Before copying, remove every picture, and then repeat all entries below precisely as written.
++++ Available data ++++
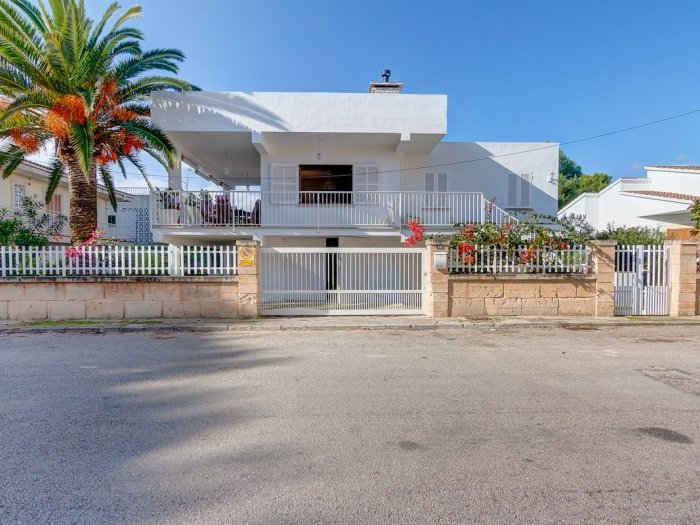 Can Miquelet - Beautiful apartment with garden and terrace in Port d'Alcúdia, holiday rental in Alcudia
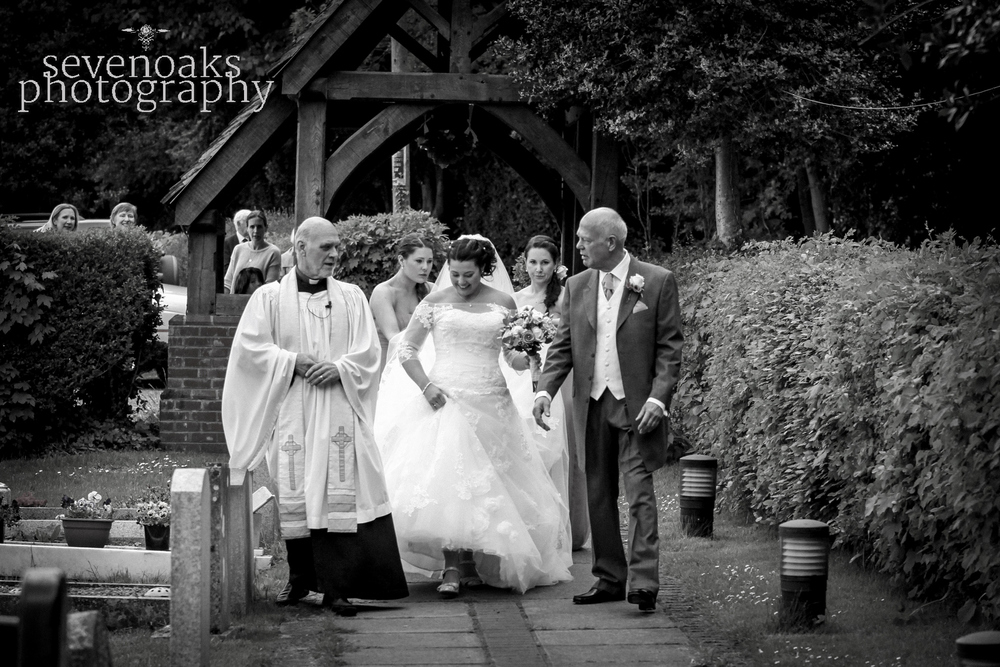 Sevenoaks documentary wedding photographer-79.jpg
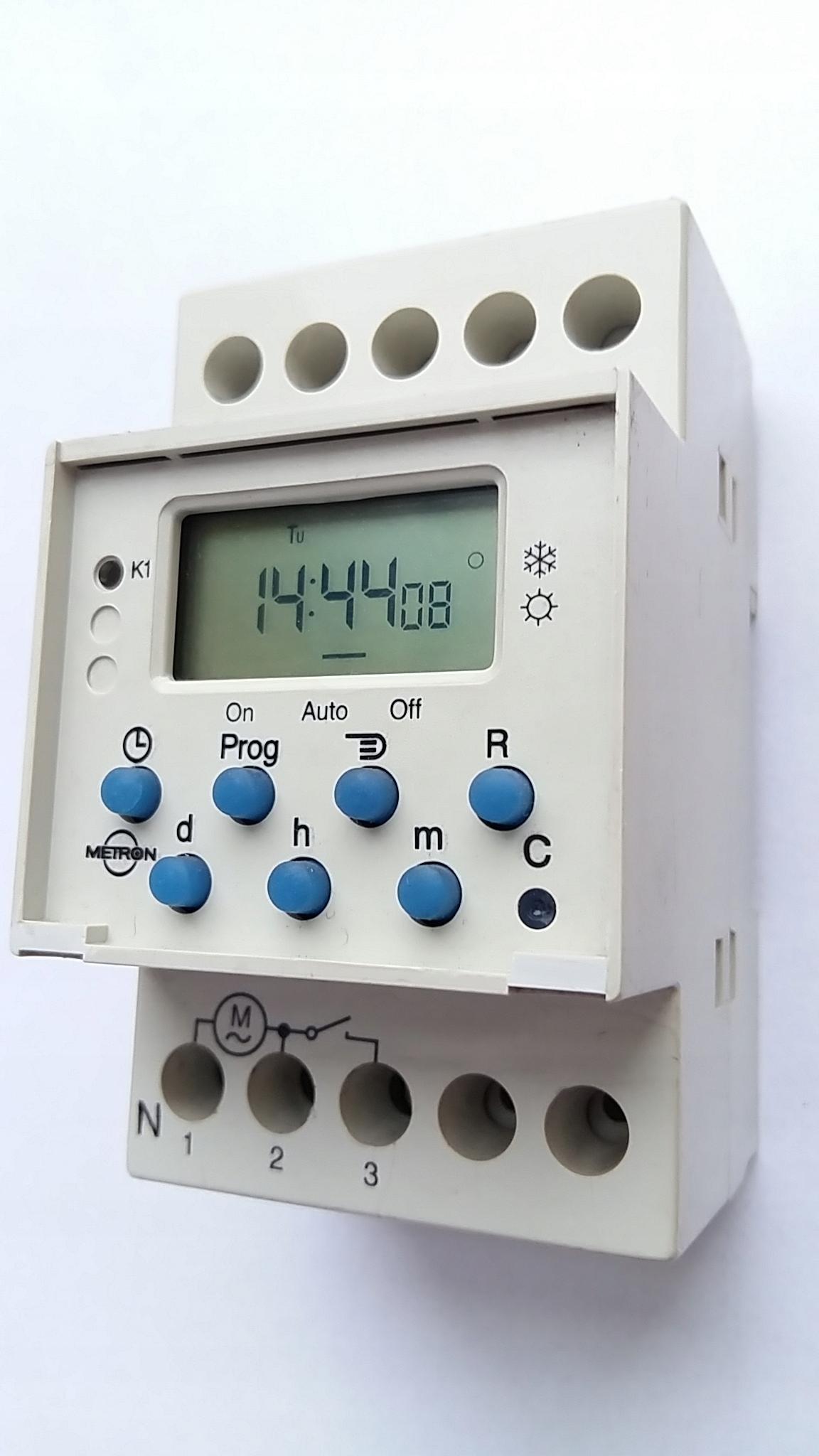 Выключатель часы программатор Таймер МЕТРОН PCm 03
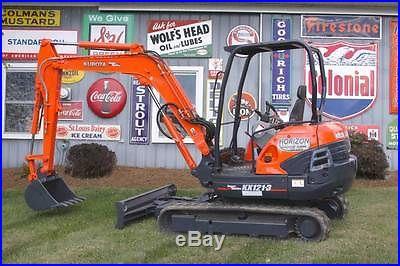 Kubota KX121 Excavator Compact Mini-Trackhoe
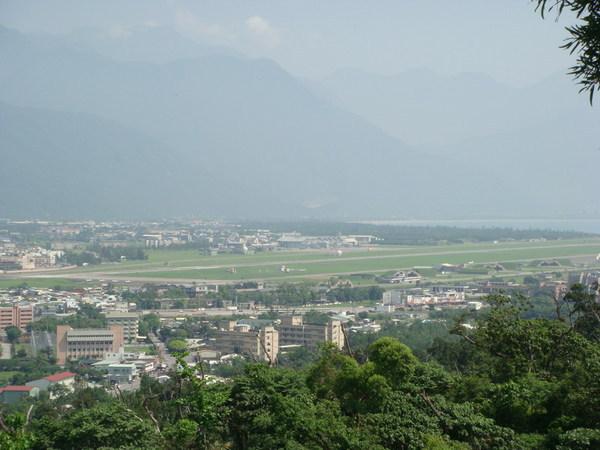 美崙山頂眺望花蓮機場方向
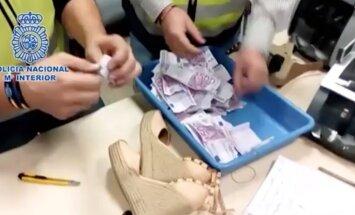 Video: Spānijas policija atrod kurpju papēžos nobēdzinātus 180 tūkstošus eiro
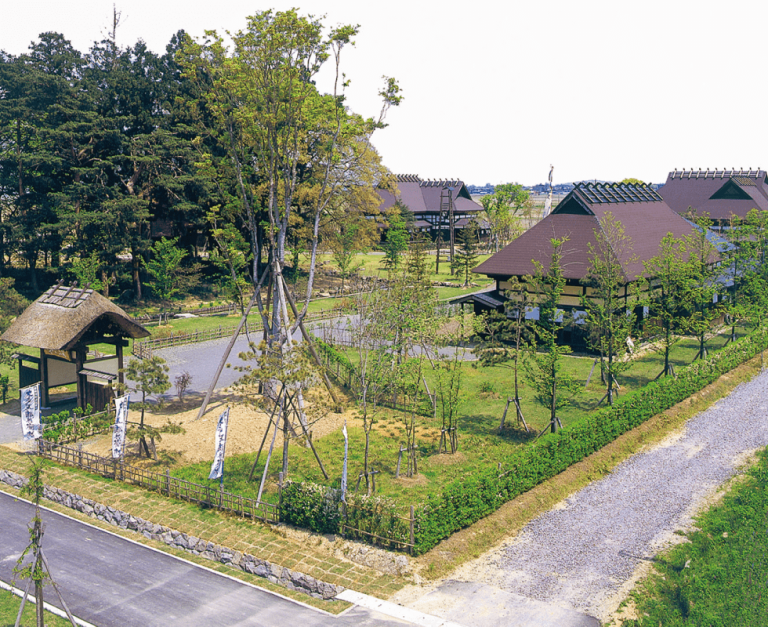 民家苑「木戸五郎兵衛村」・中央公園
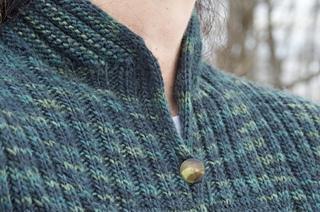 Darkgreen_neckfront_2_small2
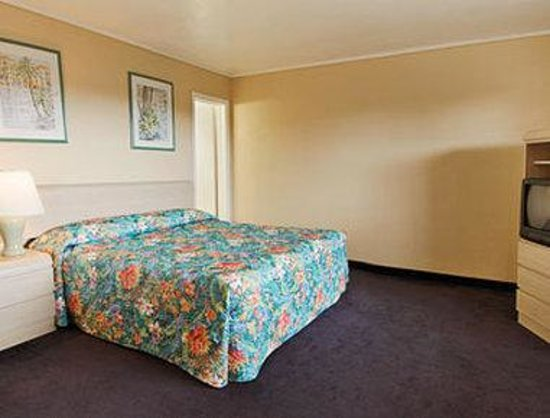 Days Inn Miami Airport North: Standard King Bed Room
++++
Answer section
 Can Miquelet - Beautiful apartment with garden and terrace in Port d'Alcúdia, holiday rental in Alcudia
 Sevenoaks documentary wedding photographer-79.jpg
 Выключатель часы программатор Таймер МЕТРОН PCm 03
 Kubota KX121 Excavator Compact Mini-Trackhoe
 美崙山頂眺望花蓮機場方向
 Video: Spānijas policija atrod kurpju papēžos nobēdzinātus 180 tūkstošus eiro
 民家苑「木戸五郎兵衛村」・中央公園
 Darkgreen_neckfront_2_small2
 Days Inn Miami Airport North: Standard King Bed Room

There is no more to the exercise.